## PROVIDED TEXT
————————
A Move Back to Flickr? Some Feedback Humbly Sought.

I am thinking of moving back to Flickr.  Yes! yes, I know they are the Microsoft of the photo sharing websites and people scream censorship but I’ve seen quite a lot of sites being closed here as well due to [subjective] views on appropriate content.  I haven’t made my decision yet and thought I’d put it to the one area of Ipernity which really excels - that would be you reading this; the community of Ipernity.

My decision has less to do with Ipernity than my inability to keep pouring my online time in 100 different directions and I recently have reigned in my early adopter mentality and selected a few accounts to keep open online and the rest I will be closing.

From Twitter, Pounce and Facebook for social networking,Ipernity, Flickr and Facebook for photosharing and Wordpress, Ipernity and Facebook for blogging I just can’t keep up.  All my public photos get split between Ipernity, Flickr and Facebook (one must go) and I semi-run a blog here which is hard when my main blog has been running since 2005 and has in excess of 75 000 views.
————————
## SUPPLIED ENTRIES

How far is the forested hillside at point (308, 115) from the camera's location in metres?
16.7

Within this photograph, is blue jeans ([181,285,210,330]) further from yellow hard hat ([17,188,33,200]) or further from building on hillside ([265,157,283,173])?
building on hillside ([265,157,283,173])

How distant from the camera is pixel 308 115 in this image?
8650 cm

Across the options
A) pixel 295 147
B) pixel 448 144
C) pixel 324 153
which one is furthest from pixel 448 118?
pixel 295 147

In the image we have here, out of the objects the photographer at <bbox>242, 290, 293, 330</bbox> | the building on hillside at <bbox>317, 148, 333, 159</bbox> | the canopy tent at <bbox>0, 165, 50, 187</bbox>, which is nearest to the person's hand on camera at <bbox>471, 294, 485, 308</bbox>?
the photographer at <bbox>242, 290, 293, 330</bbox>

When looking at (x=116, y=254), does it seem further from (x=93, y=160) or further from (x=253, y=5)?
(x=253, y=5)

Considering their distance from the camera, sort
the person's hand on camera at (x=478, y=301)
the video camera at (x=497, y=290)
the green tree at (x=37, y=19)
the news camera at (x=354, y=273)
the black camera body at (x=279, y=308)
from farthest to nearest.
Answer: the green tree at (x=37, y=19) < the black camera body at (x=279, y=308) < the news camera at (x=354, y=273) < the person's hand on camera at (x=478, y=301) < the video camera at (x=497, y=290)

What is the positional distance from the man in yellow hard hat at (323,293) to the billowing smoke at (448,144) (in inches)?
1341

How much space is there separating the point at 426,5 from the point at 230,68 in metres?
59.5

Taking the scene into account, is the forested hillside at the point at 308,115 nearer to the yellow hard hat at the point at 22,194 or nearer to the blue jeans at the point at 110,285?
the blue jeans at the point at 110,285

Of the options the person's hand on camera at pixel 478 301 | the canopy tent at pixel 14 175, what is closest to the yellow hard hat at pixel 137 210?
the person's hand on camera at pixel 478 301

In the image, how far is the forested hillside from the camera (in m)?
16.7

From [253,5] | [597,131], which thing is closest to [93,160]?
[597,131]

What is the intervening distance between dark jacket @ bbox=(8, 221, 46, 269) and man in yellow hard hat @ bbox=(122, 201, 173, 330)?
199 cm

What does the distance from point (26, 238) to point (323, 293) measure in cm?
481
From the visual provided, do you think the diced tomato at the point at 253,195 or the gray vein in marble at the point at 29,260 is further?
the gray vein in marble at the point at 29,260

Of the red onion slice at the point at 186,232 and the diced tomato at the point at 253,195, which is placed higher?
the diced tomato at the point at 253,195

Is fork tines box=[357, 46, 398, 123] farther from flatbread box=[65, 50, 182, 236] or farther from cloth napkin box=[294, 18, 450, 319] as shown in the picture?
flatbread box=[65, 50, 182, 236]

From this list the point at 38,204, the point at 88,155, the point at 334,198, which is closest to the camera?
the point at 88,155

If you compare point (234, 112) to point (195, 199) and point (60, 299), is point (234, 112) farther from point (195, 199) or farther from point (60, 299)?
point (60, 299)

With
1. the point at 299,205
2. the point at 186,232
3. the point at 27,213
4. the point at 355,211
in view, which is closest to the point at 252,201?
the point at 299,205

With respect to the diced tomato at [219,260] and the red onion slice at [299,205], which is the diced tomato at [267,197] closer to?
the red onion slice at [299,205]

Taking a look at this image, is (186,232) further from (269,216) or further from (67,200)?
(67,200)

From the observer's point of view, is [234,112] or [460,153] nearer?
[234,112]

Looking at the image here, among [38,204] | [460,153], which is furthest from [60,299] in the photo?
————————
## TASK LIST
**a)** Name every distinct site the Flickr post lists in the sentence beginning "From Twitter, Pounce and Facebook," counting each site once.
**b)** Please return the Flickr post word for word from "I am thinking" to "community of Ipernity.".
**c)** According to the Flickr post, since what year has the writer's main blog been running?
The records have nothing to do with any of this.

## TASK-BY-TASK OUTPUTS
**a)** Twitter, Pounce, Facebook, Ipernity, Flickr, Wordpress

**b)**
I am thinking of moving back to Flickr.  Yes! yes, I know they are the Microsoft of the photo sharing websites and people scream censorship but I’ve seen quite a lot of sites being closed here as well due to [subjective] views on appropriate content.  I haven’t made my decision yet and thought I’d put it to the one area of Ipernity which really excels - that would be you reading this; the community of Ipernity.

**c)** Since 2005.